====== Records for the exercise ======

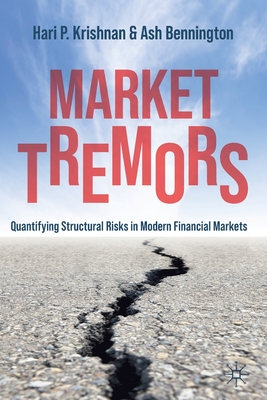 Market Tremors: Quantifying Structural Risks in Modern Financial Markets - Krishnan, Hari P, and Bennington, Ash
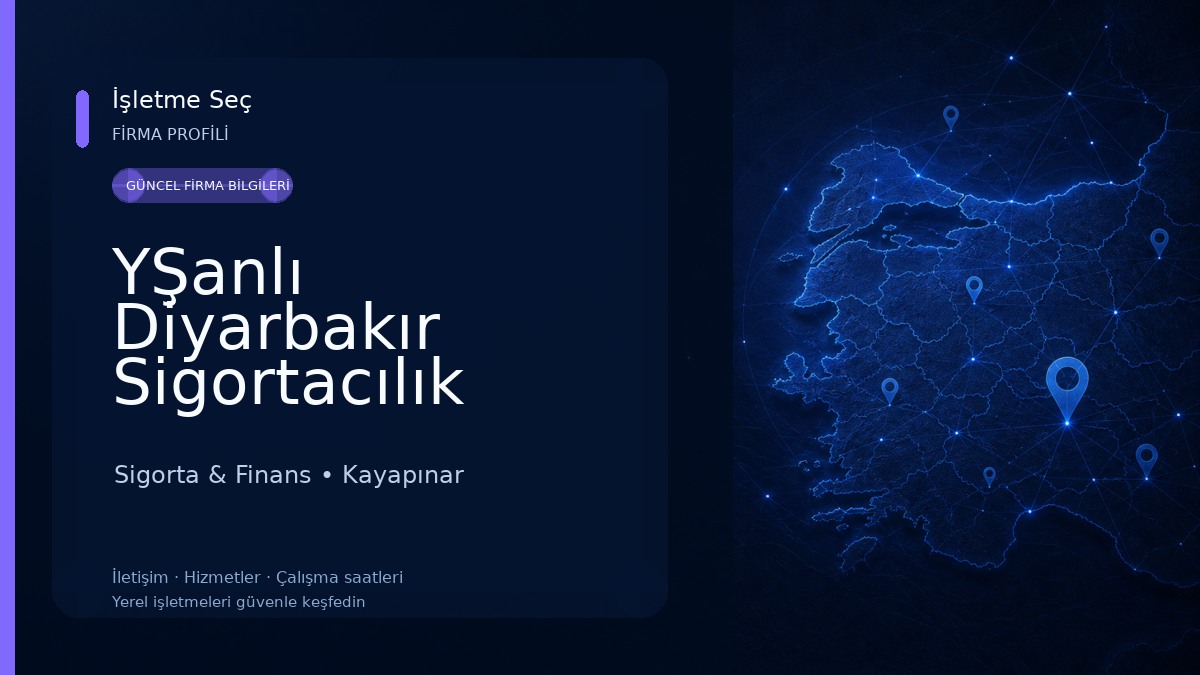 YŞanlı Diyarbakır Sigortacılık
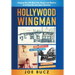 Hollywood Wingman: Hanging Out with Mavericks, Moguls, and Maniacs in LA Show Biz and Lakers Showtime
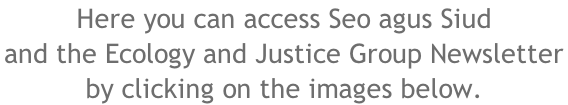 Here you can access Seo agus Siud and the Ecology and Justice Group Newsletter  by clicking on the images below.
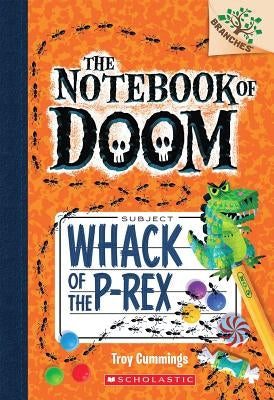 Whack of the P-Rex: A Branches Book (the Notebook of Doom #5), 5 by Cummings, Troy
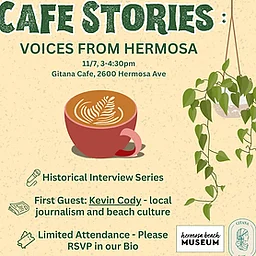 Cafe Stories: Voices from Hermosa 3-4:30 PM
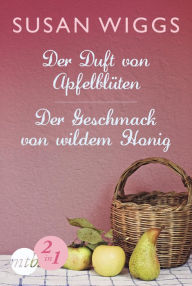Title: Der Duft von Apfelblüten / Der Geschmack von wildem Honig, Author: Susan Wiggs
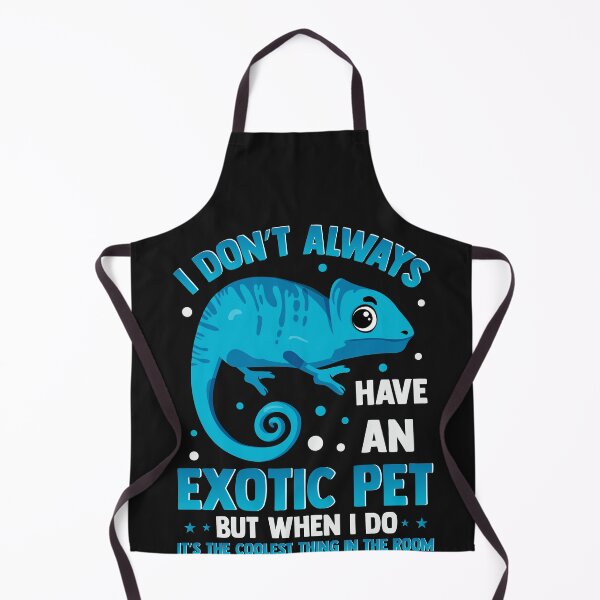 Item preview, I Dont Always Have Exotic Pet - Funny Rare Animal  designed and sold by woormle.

======
====== Records for the exercise ======

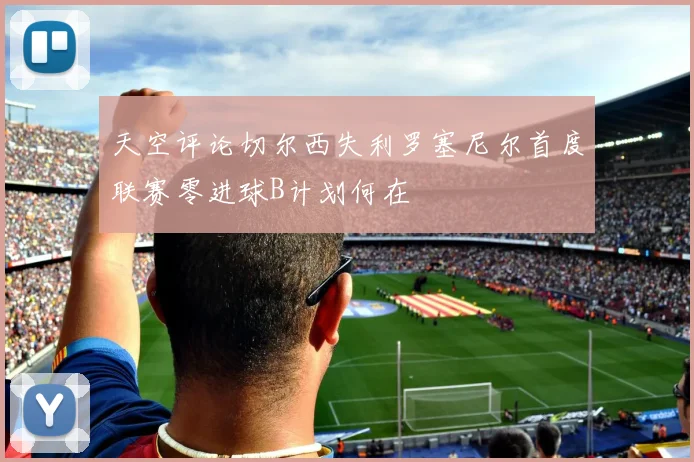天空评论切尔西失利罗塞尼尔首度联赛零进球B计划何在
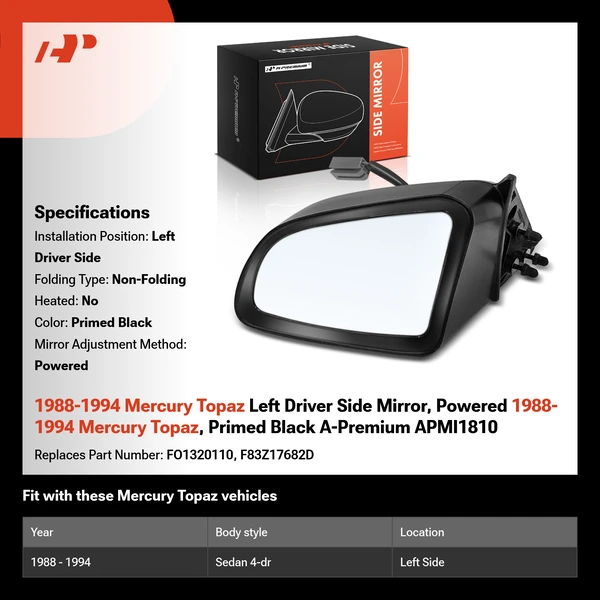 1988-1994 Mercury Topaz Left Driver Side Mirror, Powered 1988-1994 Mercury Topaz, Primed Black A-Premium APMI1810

======

(Required action): Copy out word for word the items from the line with "Market Tremors: Quantifying" to the line with "Hollywood Wingman: Hanging", including both of those lines and leaving out the pictures.

(Final answer):
 Market Tremors: Quantifying Structural Risks in Modern Financial Markets - Krishnan, Hari P, and Bennington, Ash
 YŞanlı Diyarbakır Sigortacılık
 Hollywood Wingman: Hanging Out with Mavericks, Moguls, and Maniacs in LA Show Biz and Lakers Showtime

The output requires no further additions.